**Problem statement**: Display each line of the rows below that contains the string "cushion". Treat uppercase and lowercase letters as distinct when matching.

------ Material provided

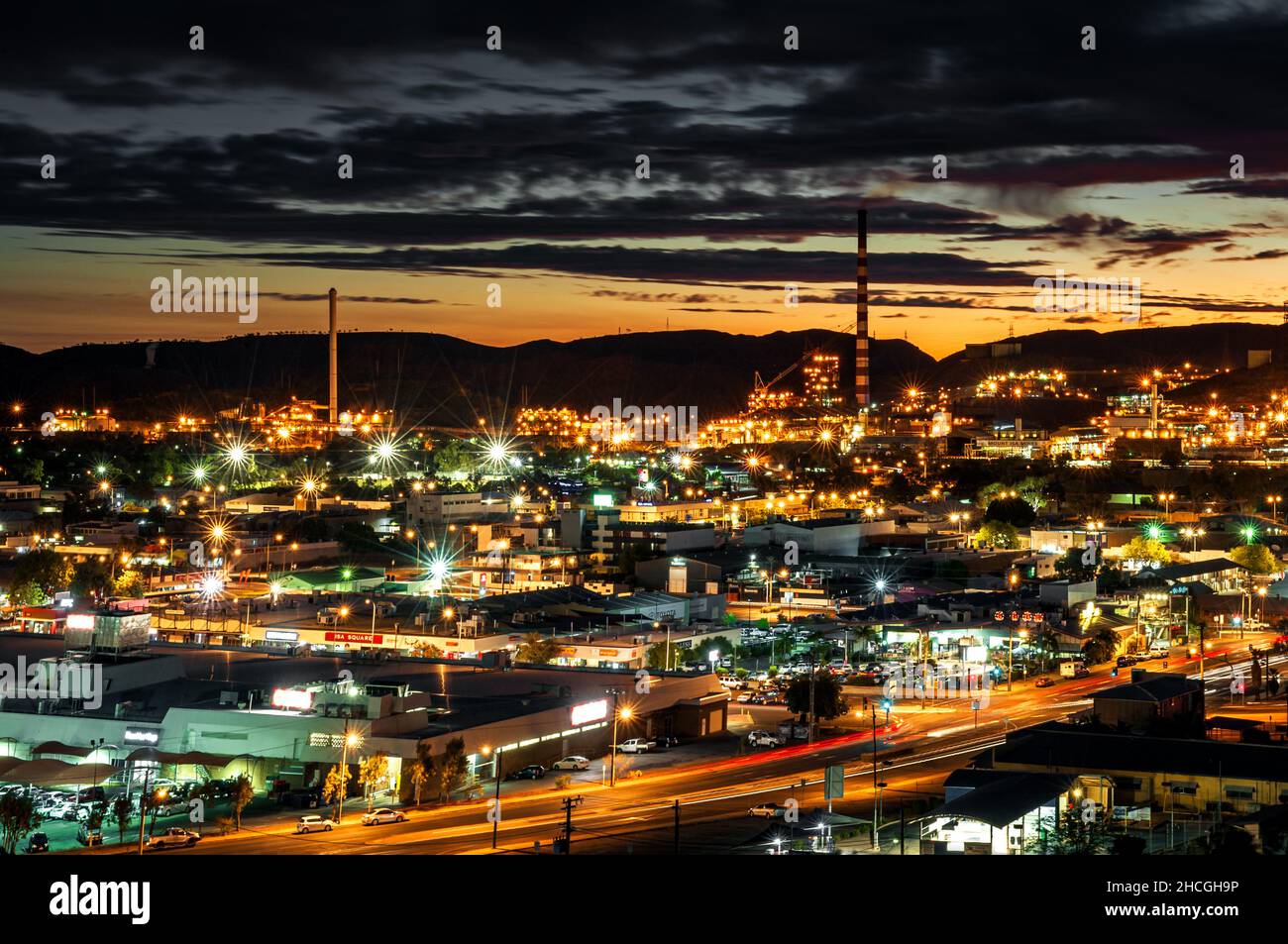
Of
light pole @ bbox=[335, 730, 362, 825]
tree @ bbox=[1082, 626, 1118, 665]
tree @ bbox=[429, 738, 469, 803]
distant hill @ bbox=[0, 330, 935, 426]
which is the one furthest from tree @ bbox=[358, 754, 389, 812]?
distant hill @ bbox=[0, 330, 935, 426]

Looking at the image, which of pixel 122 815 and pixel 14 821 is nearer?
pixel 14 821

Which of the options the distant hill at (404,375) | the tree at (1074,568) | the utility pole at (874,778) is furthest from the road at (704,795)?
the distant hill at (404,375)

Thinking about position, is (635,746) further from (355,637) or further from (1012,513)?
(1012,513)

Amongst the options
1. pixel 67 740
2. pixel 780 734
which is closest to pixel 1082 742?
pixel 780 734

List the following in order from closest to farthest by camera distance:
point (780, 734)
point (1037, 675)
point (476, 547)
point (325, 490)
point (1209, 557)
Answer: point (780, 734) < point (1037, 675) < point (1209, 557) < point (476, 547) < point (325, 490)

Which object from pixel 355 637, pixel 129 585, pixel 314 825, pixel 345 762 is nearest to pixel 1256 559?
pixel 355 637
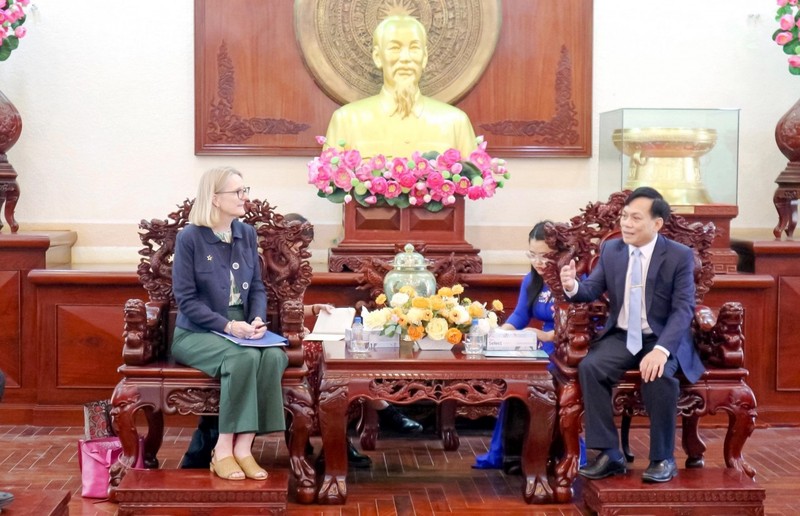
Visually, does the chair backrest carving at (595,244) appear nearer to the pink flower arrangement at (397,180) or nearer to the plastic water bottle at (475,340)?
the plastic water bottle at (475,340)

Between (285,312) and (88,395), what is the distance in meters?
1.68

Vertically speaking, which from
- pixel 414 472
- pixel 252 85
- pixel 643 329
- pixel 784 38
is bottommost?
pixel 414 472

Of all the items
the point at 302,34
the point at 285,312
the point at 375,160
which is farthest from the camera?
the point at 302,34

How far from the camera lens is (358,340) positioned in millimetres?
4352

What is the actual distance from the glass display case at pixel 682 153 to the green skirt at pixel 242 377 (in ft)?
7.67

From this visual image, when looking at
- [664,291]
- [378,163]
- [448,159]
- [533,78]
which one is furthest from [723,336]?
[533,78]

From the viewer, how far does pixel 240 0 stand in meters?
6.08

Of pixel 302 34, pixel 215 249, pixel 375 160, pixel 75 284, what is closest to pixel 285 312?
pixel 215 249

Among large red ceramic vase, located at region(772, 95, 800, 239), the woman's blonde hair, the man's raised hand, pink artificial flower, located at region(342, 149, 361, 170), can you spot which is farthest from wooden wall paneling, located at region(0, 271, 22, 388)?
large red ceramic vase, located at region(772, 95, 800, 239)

------------
------ Material provided

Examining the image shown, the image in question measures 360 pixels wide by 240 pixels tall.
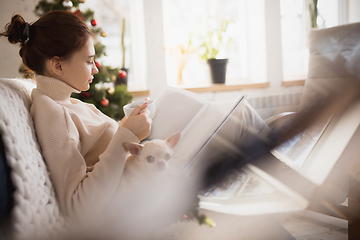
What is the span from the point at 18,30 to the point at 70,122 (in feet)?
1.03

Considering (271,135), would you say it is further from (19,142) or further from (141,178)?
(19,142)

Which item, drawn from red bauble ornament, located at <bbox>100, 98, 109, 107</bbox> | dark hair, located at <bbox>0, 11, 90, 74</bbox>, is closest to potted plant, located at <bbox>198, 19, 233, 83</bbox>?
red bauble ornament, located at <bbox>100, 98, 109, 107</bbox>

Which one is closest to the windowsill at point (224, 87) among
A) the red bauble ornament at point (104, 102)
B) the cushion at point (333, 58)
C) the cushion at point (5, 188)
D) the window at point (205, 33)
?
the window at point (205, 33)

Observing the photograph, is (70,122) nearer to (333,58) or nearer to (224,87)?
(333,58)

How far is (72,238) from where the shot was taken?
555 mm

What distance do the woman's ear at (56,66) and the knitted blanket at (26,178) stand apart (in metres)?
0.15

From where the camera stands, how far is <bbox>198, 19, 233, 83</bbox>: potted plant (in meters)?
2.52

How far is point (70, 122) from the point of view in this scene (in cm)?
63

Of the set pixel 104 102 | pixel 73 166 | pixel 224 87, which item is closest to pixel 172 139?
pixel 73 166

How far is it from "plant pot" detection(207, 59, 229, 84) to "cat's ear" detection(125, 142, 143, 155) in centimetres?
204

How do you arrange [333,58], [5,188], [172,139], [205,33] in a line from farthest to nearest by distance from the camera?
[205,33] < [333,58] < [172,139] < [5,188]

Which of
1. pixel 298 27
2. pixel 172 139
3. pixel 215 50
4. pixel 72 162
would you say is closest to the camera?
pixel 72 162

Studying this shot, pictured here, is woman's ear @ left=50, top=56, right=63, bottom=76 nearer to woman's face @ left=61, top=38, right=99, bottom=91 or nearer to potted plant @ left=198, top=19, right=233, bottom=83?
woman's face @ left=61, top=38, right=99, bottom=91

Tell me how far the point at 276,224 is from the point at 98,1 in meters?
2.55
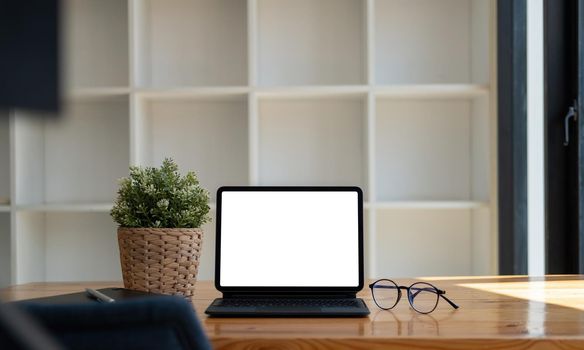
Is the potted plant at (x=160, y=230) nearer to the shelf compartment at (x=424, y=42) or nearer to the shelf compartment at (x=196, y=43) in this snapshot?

------------
------ Material provided

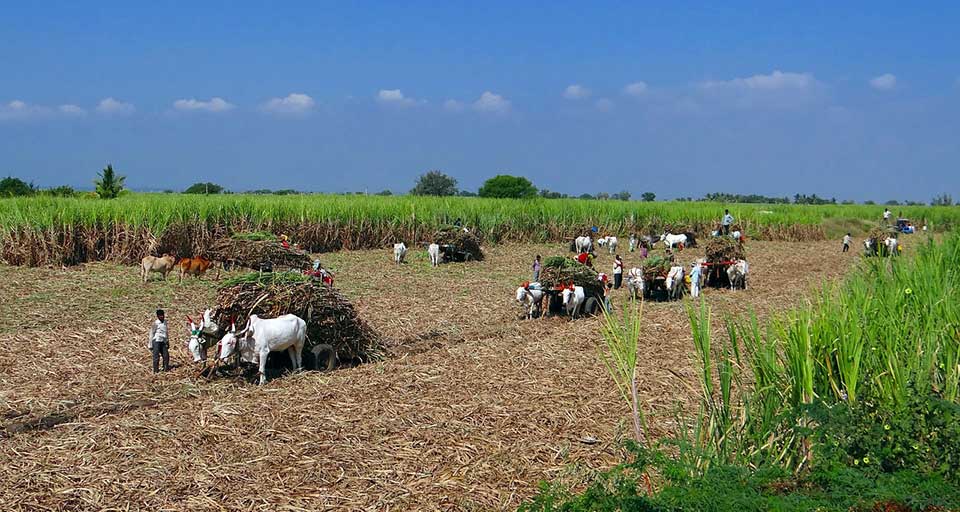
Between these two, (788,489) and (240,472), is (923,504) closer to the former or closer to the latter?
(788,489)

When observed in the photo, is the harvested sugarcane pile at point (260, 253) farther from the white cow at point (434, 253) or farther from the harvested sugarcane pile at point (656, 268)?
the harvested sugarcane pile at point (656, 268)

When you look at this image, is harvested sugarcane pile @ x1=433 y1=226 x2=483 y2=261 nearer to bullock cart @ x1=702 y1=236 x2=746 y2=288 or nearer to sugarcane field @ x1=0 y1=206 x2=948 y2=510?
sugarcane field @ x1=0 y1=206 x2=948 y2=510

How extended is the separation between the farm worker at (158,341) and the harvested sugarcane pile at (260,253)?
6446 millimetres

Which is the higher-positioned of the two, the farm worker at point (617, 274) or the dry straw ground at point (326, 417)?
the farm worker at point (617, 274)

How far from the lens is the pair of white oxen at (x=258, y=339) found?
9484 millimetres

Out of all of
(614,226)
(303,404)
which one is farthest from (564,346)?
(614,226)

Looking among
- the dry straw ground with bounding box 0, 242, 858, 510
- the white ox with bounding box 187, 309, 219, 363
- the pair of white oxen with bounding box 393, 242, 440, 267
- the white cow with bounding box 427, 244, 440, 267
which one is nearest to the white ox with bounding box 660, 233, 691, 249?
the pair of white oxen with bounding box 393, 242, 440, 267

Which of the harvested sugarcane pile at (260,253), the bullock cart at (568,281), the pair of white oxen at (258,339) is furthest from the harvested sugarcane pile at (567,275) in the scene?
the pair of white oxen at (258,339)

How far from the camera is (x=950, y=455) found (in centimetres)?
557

------------

**Worked solution**:
B) the cushion at point (333, 58)
C) the cushion at point (5, 188)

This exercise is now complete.